### EXCERPT PROVIDED:

In early November, the West Virginia Dept. of Environmental Protection gave the project its approval. And in December, the Virginia Water Control Board voted to approve the project. So it should be clear sailing for MVP–except for some 15% of holdout landowners along the pipeline’s route who refuse to sign easements. MVP has taken them to court, asking a federal judge for permission to use eminent domain to gain access to those properties. But the holdouts’ lawyers are saying continued tweaks to the pipeline route are evidence MVP doesn’t know what the heck it wants and who to “condemn” with eminent domain–and that’s enough reason for the judge to refuse granting blanket condemnation for eminent domain…

Fighting FERC.  The builder of the proposed Constitution Pipeline from Pennsylvania to New York said it will ask the Federal Energy Regulatory Commission to take another look at its recent ruling that upholds New York State’s denial of a water-quality permit for the troubled project.

Constitution Pipeline said it will seek a rehearing or appeal FERC’s decision on Jan. 11, in which the commission declined to overturn the permit decision by New York State’s Department of Environmental Conservation (DEC). That decision has stopped the company from beginning to build the 124-mile natural gas line.

The company, a unit of the Williams Companies, argues that DEC waived its right to issue a water quality permit under Section 401 of the federal Clean Water Act because it did not act within a “reasonable time,” which FERC interprets as one year.

Constitution says FERC got it wrong by failing to recognize that the waiver applied to the company’s application.

### DATASET ROWS:
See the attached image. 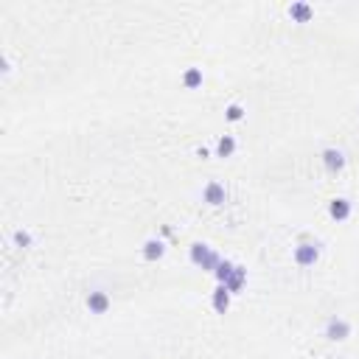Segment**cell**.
Masks as SVG:
<instances>
[{"instance_id": "9c48e42d", "label": "cell", "mask_w": 359, "mask_h": 359, "mask_svg": "<svg viewBox=\"0 0 359 359\" xmlns=\"http://www.w3.org/2000/svg\"><path fill=\"white\" fill-rule=\"evenodd\" d=\"M289 12H292V15L297 17V20H306V17L311 15V9H309V6H303V3H297V6H292V9H289Z\"/></svg>"}, {"instance_id": "3957f363", "label": "cell", "mask_w": 359, "mask_h": 359, "mask_svg": "<svg viewBox=\"0 0 359 359\" xmlns=\"http://www.w3.org/2000/svg\"><path fill=\"white\" fill-rule=\"evenodd\" d=\"M205 197H208V202L211 205H219L222 199H225V188H222L219 183H211L208 188H205Z\"/></svg>"}, {"instance_id": "6da1fadb", "label": "cell", "mask_w": 359, "mask_h": 359, "mask_svg": "<svg viewBox=\"0 0 359 359\" xmlns=\"http://www.w3.org/2000/svg\"><path fill=\"white\" fill-rule=\"evenodd\" d=\"M348 331H351V325L345 323V320H339V317H331L328 320V337L331 339H345Z\"/></svg>"}, {"instance_id": "5b68a950", "label": "cell", "mask_w": 359, "mask_h": 359, "mask_svg": "<svg viewBox=\"0 0 359 359\" xmlns=\"http://www.w3.org/2000/svg\"><path fill=\"white\" fill-rule=\"evenodd\" d=\"M348 213H351V205L345 202V199H334L331 202V216L334 219H345Z\"/></svg>"}, {"instance_id": "8fae6325", "label": "cell", "mask_w": 359, "mask_h": 359, "mask_svg": "<svg viewBox=\"0 0 359 359\" xmlns=\"http://www.w3.org/2000/svg\"><path fill=\"white\" fill-rule=\"evenodd\" d=\"M227 118H230V121H239V118H241V107L233 104L230 110H227Z\"/></svg>"}, {"instance_id": "52a82bcc", "label": "cell", "mask_w": 359, "mask_h": 359, "mask_svg": "<svg viewBox=\"0 0 359 359\" xmlns=\"http://www.w3.org/2000/svg\"><path fill=\"white\" fill-rule=\"evenodd\" d=\"M143 253H146V258H160L163 255V244L160 241H146V250H143Z\"/></svg>"}, {"instance_id": "7a4b0ae2", "label": "cell", "mask_w": 359, "mask_h": 359, "mask_svg": "<svg viewBox=\"0 0 359 359\" xmlns=\"http://www.w3.org/2000/svg\"><path fill=\"white\" fill-rule=\"evenodd\" d=\"M295 258H297V264H314L317 261V247L314 244H300L295 250Z\"/></svg>"}, {"instance_id": "ba28073f", "label": "cell", "mask_w": 359, "mask_h": 359, "mask_svg": "<svg viewBox=\"0 0 359 359\" xmlns=\"http://www.w3.org/2000/svg\"><path fill=\"white\" fill-rule=\"evenodd\" d=\"M213 306H216L219 311H222V309H227V286L216 289V297H213Z\"/></svg>"}, {"instance_id": "7c38bea8", "label": "cell", "mask_w": 359, "mask_h": 359, "mask_svg": "<svg viewBox=\"0 0 359 359\" xmlns=\"http://www.w3.org/2000/svg\"><path fill=\"white\" fill-rule=\"evenodd\" d=\"M185 82H188V85H197V82H199V71H188Z\"/></svg>"}, {"instance_id": "8992f818", "label": "cell", "mask_w": 359, "mask_h": 359, "mask_svg": "<svg viewBox=\"0 0 359 359\" xmlns=\"http://www.w3.org/2000/svg\"><path fill=\"white\" fill-rule=\"evenodd\" d=\"M323 157H325V166H328L331 171H334V169H342V163H345L342 155H339V152H334V149H325Z\"/></svg>"}, {"instance_id": "277c9868", "label": "cell", "mask_w": 359, "mask_h": 359, "mask_svg": "<svg viewBox=\"0 0 359 359\" xmlns=\"http://www.w3.org/2000/svg\"><path fill=\"white\" fill-rule=\"evenodd\" d=\"M107 303H110V300H107L104 292H93V295L87 297V306H90L93 311H104V309H107Z\"/></svg>"}, {"instance_id": "30bf717a", "label": "cell", "mask_w": 359, "mask_h": 359, "mask_svg": "<svg viewBox=\"0 0 359 359\" xmlns=\"http://www.w3.org/2000/svg\"><path fill=\"white\" fill-rule=\"evenodd\" d=\"M233 146H236V143H233V138H222V141H219V155L227 157V155L233 152Z\"/></svg>"}]
</instances>
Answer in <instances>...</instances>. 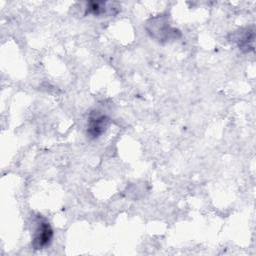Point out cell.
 <instances>
[{"instance_id": "1", "label": "cell", "mask_w": 256, "mask_h": 256, "mask_svg": "<svg viewBox=\"0 0 256 256\" xmlns=\"http://www.w3.org/2000/svg\"><path fill=\"white\" fill-rule=\"evenodd\" d=\"M108 126L109 118L98 111H94L88 118L87 135L91 139H96L106 132Z\"/></svg>"}, {"instance_id": "2", "label": "cell", "mask_w": 256, "mask_h": 256, "mask_svg": "<svg viewBox=\"0 0 256 256\" xmlns=\"http://www.w3.org/2000/svg\"><path fill=\"white\" fill-rule=\"evenodd\" d=\"M52 237H53V230L50 224L45 220H41L38 223V226L34 234L33 242H32L34 249L40 250L48 246L52 240Z\"/></svg>"}, {"instance_id": "3", "label": "cell", "mask_w": 256, "mask_h": 256, "mask_svg": "<svg viewBox=\"0 0 256 256\" xmlns=\"http://www.w3.org/2000/svg\"><path fill=\"white\" fill-rule=\"evenodd\" d=\"M253 44H254V32L247 30L239 38V47L242 50L249 51V50H253Z\"/></svg>"}]
</instances>
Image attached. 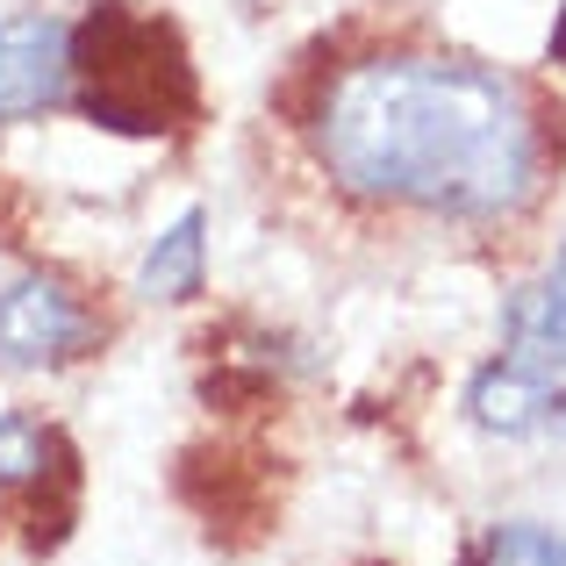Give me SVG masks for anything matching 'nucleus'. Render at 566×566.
Listing matches in <instances>:
<instances>
[{
    "instance_id": "nucleus-7",
    "label": "nucleus",
    "mask_w": 566,
    "mask_h": 566,
    "mask_svg": "<svg viewBox=\"0 0 566 566\" xmlns=\"http://www.w3.org/2000/svg\"><path fill=\"white\" fill-rule=\"evenodd\" d=\"M481 566H566V538L545 524H495L481 545Z\"/></svg>"
},
{
    "instance_id": "nucleus-3",
    "label": "nucleus",
    "mask_w": 566,
    "mask_h": 566,
    "mask_svg": "<svg viewBox=\"0 0 566 566\" xmlns=\"http://www.w3.org/2000/svg\"><path fill=\"white\" fill-rule=\"evenodd\" d=\"M467 409L495 438H531L566 416V280L545 273L510 294L502 308V359L481 366Z\"/></svg>"
},
{
    "instance_id": "nucleus-10",
    "label": "nucleus",
    "mask_w": 566,
    "mask_h": 566,
    "mask_svg": "<svg viewBox=\"0 0 566 566\" xmlns=\"http://www.w3.org/2000/svg\"><path fill=\"white\" fill-rule=\"evenodd\" d=\"M553 273H559V280H566V244H559V259H553Z\"/></svg>"
},
{
    "instance_id": "nucleus-1",
    "label": "nucleus",
    "mask_w": 566,
    "mask_h": 566,
    "mask_svg": "<svg viewBox=\"0 0 566 566\" xmlns=\"http://www.w3.org/2000/svg\"><path fill=\"white\" fill-rule=\"evenodd\" d=\"M316 158L345 193L444 222L524 216L545 187V108L473 57H359L316 101Z\"/></svg>"
},
{
    "instance_id": "nucleus-5",
    "label": "nucleus",
    "mask_w": 566,
    "mask_h": 566,
    "mask_svg": "<svg viewBox=\"0 0 566 566\" xmlns=\"http://www.w3.org/2000/svg\"><path fill=\"white\" fill-rule=\"evenodd\" d=\"M80 345H94V316L65 280L29 273L0 294V366L36 374V366H65Z\"/></svg>"
},
{
    "instance_id": "nucleus-8",
    "label": "nucleus",
    "mask_w": 566,
    "mask_h": 566,
    "mask_svg": "<svg viewBox=\"0 0 566 566\" xmlns=\"http://www.w3.org/2000/svg\"><path fill=\"white\" fill-rule=\"evenodd\" d=\"M43 459H51V430L22 423V416H0V481H36Z\"/></svg>"
},
{
    "instance_id": "nucleus-2",
    "label": "nucleus",
    "mask_w": 566,
    "mask_h": 566,
    "mask_svg": "<svg viewBox=\"0 0 566 566\" xmlns=\"http://www.w3.org/2000/svg\"><path fill=\"white\" fill-rule=\"evenodd\" d=\"M72 94L94 123L123 137H158L193 115V65L172 22L144 8H94L72 29Z\"/></svg>"
},
{
    "instance_id": "nucleus-4",
    "label": "nucleus",
    "mask_w": 566,
    "mask_h": 566,
    "mask_svg": "<svg viewBox=\"0 0 566 566\" xmlns=\"http://www.w3.org/2000/svg\"><path fill=\"white\" fill-rule=\"evenodd\" d=\"M72 101V22L22 8L0 22V123H29Z\"/></svg>"
},
{
    "instance_id": "nucleus-6",
    "label": "nucleus",
    "mask_w": 566,
    "mask_h": 566,
    "mask_svg": "<svg viewBox=\"0 0 566 566\" xmlns=\"http://www.w3.org/2000/svg\"><path fill=\"white\" fill-rule=\"evenodd\" d=\"M201 230H208V216L187 208L151 244V259H144V273H137V294H151V302H187V294H201Z\"/></svg>"
},
{
    "instance_id": "nucleus-9",
    "label": "nucleus",
    "mask_w": 566,
    "mask_h": 566,
    "mask_svg": "<svg viewBox=\"0 0 566 566\" xmlns=\"http://www.w3.org/2000/svg\"><path fill=\"white\" fill-rule=\"evenodd\" d=\"M545 51H553V65H566V8H559V22H553V43H545Z\"/></svg>"
}]
</instances>
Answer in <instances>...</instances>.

### AIM 1:
In the excerpt provided, how long is the proposed Constitution Pipeline natural gas line?
### AIM 2:
Repeat the passage from the excerpt provided, starting with "Constitution Pipeline said" and going on through "as one year.".

### REPLY 1:
124 miles

### REPLY 2:
Constitution Pipeline said it will seek a rehearing or appeal FERC’s decision on Jan. 11, in which the commission declined to overturn the permit decision by New York State’s Department of Environmental Conservation (DEC). That decision has stopped the company from beginning to build the 124-mile natural gas line.

The company, a unit of the Williams Companies, argues that DEC waived its right to issue a water quality permit under Section 401 of the federal Clean Water Act because it did not act within a “reasonable time,” which FERC interprets as one year.